US know-how aids Japan aircraft industry
Japan intends to rival the United States as a major supplier of civilian airplanes, aided by 30 years of experience and assistance from the US government in production of military airplanes.
This new warning was sounded recently in a report issued by the General Accounting Office (GAO) and picked up by some congressmen worried that Japan is in a position to challenge one of the remaining citadels of American technology.
It is an issue that would have caused little concern a few years ago, and perhaps would even have been applauded as a way of helping out a friend and ally.
Now it is viewed with alarm as a development that could affect the future competitiveness of a vital US industry.
Civilian aviation is one of the high-technology areas that has been targeted by the Japanese government as part of its overall industrial strategy, the report says.
Currently, Japan is producing the McDonnell Douglas F-15 fighter and the Lockheed P-3C patrol plane under licenses from the US government.
This arrangement allows the Japanese to build their airplanes themselves rather than buy them off American assembly lines, even though it costs more to build limited numbers of planes than to import them.
Besides building military aircraft, Japanese companies are helping produce the new Boeing 767 through a private arrangement with the Boeing Company. Three Japanese companies are building fuselages for the advanced jetliner.
Much of the technology and production base acquired by Japan through cooperation with the US military can be applied to civilian production. Indeed, GAO investigators reported they saw F-15 parts and civilian parts being built on the same production line.

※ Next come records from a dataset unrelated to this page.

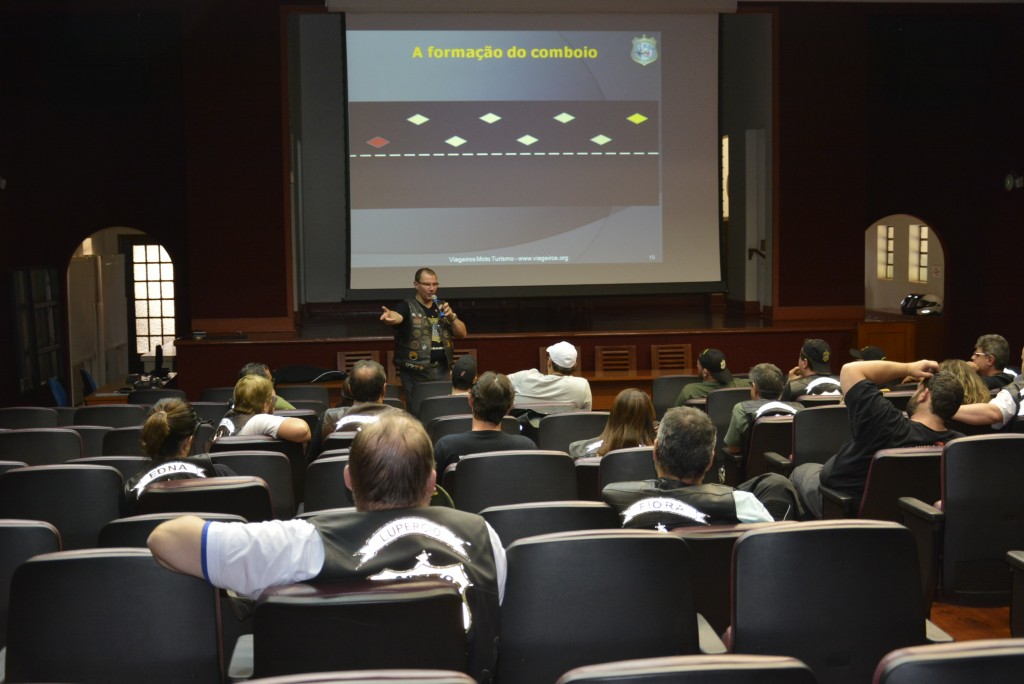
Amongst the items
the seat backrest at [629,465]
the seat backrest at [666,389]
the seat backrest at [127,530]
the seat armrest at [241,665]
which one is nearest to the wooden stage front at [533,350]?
the seat backrest at [666,389]

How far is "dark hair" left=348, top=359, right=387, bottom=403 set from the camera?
475 centimetres

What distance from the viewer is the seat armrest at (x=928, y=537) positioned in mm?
3400

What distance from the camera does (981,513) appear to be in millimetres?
3387

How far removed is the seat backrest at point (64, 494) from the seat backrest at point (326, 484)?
0.66m

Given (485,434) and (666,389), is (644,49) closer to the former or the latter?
(666,389)

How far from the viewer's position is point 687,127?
10484 mm

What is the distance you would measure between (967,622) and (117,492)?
3.01 m

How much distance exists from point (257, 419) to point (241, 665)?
8.18ft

The Japanese strategy for developing civilian aircraft production will include industry consortiums, direct government aid, and joint ventures with foreign airplane companies, the study said.
While there are no Japanese aircraft companies comparable to the American giants, many large industrial firms have airplane-making subsidiaries. They pool their efforts through consortiums organized with the assistance of the Ministry of International Trade and Industry (MITI).

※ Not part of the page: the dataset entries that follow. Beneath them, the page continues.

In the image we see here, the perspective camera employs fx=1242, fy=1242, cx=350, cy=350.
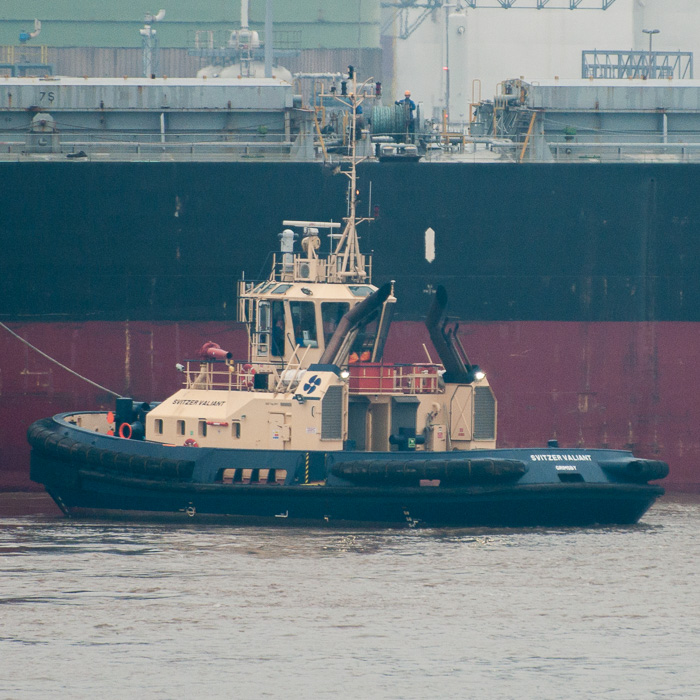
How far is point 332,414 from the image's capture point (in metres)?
12.9

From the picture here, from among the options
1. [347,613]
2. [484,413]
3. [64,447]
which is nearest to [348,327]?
[484,413]

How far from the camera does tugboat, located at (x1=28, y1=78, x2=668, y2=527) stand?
12.5 metres

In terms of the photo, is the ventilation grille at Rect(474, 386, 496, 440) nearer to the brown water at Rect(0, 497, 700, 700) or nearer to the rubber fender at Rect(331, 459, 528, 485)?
the rubber fender at Rect(331, 459, 528, 485)

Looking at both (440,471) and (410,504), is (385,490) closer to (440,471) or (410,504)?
(410,504)

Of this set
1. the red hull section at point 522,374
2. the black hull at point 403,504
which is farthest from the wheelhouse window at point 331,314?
the red hull section at point 522,374

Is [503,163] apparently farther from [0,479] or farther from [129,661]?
[129,661]

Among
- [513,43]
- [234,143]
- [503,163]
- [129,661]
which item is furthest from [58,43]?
[129,661]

One such consortium, the Civil Transport Development Corporation, made up of Mitsubishi, Kawasaki, and Fuji Heavy Industries, was formed to participate in the Boeing joint venture.

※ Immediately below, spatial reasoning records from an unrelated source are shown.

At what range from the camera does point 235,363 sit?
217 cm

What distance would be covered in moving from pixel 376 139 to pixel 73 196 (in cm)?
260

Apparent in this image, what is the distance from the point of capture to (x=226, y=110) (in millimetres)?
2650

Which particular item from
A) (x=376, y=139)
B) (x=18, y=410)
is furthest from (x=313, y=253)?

When necessary, the Japanese government has assisted with direct financial aid. Its policy is to provide 75 percent of the development costs repayable only if the project makes a profit.
''Many US government and industry representatives believe Japan can and eventually will become a serious competitor in the world's civil aircraft market ,'' the report says. ''The remaining questions are when and how much Japan's share will be. This will depend at least as much on the vitality of US industry as on Japanese actions.''
The issue is surfacing at a time when the US aero-space industry is reeling from the effects of a national recession.
In Seattle, the Boeing Company faces special problems. It has developed and introduced, at great expense, two jetliners just when airline customers are cutting back purchases.
At the roll-out of the new 767 nearly a year ago, when the company's fortunes seemed brighter, senior vice-president E. H. (Tex) Boullioun was asked if he worried about nurturing a Japanese aerospace industry that might one day challenge the Boeing Company.
He replied it would take 20 to 40 years under the best of circumstances for Japan to get equivalent production capability in big planes like the 767.
At that time, Boeing seemed cool to the idea of joining with Japan in another venture to produce a 150-seat jetliner. Recently, however, this project seems to be taking on more urgency, with several meetings in past months between Boeing and Fuji Heavy Industries.
Also, the Japanese are having difficulties developing a large aerospace industry. MITI, despite its heavy involvement, is having to cut back on its expenditures because of budget deficits.
In addition, Japan has only about 20,000 aerospace workers, fewer than the number employed by the commercial aviation division of Boeing. However, Rep. Les Aspin (D) of Wisconsin recently said that Japan rapidly is pulling workers out of declining industries such as shipbuilding to retrain them as aerospace workers.
While the GAO report sounds an alarm, its recommendations are relatively mild. They amount to little more than a call for greater coordination between the Defense Department and other government agencies for military programs with economic implications.